In answering the question of what contributions Malcolm X made to society, we first must ask, what society? Malcolm X, who died on the cusp of landmark civil rights legislation, lived his life in an American society that was split into two clear parts by segregation. Wholly by white design and wholly to serve white interests and prejudices, there were two worlds within one country, one Black, one white. The dominant white society oppressed and exploited Black people within its borders, using its labor but forcing it to live apart and in poverty.
Malcolm X unquestionably contributed enormously to Black society, instilling it with pride in its Black heritage and offering it a vision going forward of building a robust culture and economy by turning its back on whites. He provided a compelling alternative narrative to Martin Luther King's dream of an integrated society based on non-violent resistance to white supremacy. Malcolm forcefully articulated Black doubts that such an assimilationist vision could succeed against white violence, hatred, and treachery.
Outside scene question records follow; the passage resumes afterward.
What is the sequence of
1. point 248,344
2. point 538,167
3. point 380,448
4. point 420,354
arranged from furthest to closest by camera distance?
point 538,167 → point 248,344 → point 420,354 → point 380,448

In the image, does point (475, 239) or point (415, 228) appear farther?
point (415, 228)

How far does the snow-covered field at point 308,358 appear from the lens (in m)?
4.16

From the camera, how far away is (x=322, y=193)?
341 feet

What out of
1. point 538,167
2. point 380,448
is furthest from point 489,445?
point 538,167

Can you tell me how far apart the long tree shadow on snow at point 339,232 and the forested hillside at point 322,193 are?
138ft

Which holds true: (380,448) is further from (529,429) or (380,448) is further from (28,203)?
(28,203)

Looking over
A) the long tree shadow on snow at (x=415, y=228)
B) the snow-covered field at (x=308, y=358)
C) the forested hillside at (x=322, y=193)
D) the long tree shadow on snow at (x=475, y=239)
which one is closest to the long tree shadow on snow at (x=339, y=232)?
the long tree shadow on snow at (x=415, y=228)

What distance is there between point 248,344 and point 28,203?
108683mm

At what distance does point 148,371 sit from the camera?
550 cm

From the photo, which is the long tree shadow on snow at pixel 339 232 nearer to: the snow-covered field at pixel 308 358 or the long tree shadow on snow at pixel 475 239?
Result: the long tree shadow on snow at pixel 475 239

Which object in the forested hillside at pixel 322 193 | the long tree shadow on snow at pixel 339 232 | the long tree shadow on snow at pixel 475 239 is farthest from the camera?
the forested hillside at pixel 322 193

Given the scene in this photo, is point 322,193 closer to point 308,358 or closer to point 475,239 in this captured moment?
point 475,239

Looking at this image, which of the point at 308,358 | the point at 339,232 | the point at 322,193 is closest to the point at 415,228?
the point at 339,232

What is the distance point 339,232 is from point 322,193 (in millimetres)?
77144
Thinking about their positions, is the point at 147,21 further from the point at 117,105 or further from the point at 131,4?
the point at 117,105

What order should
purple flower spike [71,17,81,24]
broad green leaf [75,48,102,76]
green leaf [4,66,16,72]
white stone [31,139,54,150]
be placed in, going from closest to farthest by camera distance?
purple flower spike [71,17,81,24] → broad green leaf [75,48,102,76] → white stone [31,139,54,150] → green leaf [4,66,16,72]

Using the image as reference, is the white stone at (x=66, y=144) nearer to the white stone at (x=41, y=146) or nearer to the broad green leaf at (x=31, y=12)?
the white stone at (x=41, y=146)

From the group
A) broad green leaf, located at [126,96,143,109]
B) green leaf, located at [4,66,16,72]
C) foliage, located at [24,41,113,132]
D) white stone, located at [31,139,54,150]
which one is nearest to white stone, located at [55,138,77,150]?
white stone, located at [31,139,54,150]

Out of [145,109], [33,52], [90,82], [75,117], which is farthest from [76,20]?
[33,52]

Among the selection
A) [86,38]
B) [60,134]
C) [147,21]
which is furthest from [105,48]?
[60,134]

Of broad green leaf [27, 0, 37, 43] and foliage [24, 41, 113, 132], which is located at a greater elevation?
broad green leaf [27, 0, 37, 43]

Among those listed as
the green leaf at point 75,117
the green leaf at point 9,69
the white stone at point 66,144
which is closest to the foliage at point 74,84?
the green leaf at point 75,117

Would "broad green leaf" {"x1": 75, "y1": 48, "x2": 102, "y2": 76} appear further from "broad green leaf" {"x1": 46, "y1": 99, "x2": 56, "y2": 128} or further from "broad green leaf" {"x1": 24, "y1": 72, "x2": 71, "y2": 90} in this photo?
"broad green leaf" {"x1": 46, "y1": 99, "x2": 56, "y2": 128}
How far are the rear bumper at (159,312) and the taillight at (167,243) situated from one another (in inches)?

He built a strong platform for Black self sufficiency and autonomy, modeled Black self education and self discipline, and fearlessly justified the need for Black people to be armed and powerful. This was unquestionably threatening to white society.
Malcolm's contribution to white society is more problematic and made even more contradictory by his late life changes in attitude towards whites. Through most of his life, he held up a mirror of white violence against Black people by wholly adopting the white ethic of justifying physical force against a feared "other." He faced white people with an organized group willing to use violent tactics against white people just as they had used against Black people. He made a compelling case that the only language whites understood was the language of violence and pain. In so doing, he arguably pushed whites into the arms of King, which led to a much overdo and needed and beneficial attempt at integration and redressing wrongs.
However, Malcolm's transformative experience on pilgrimage to Mecca, where for the first time he was treated as an equal to whites, opened up the possibility that he would have been willing, had he not been killed, to be creative in engaging in beneficial forms of collaboration with white culture.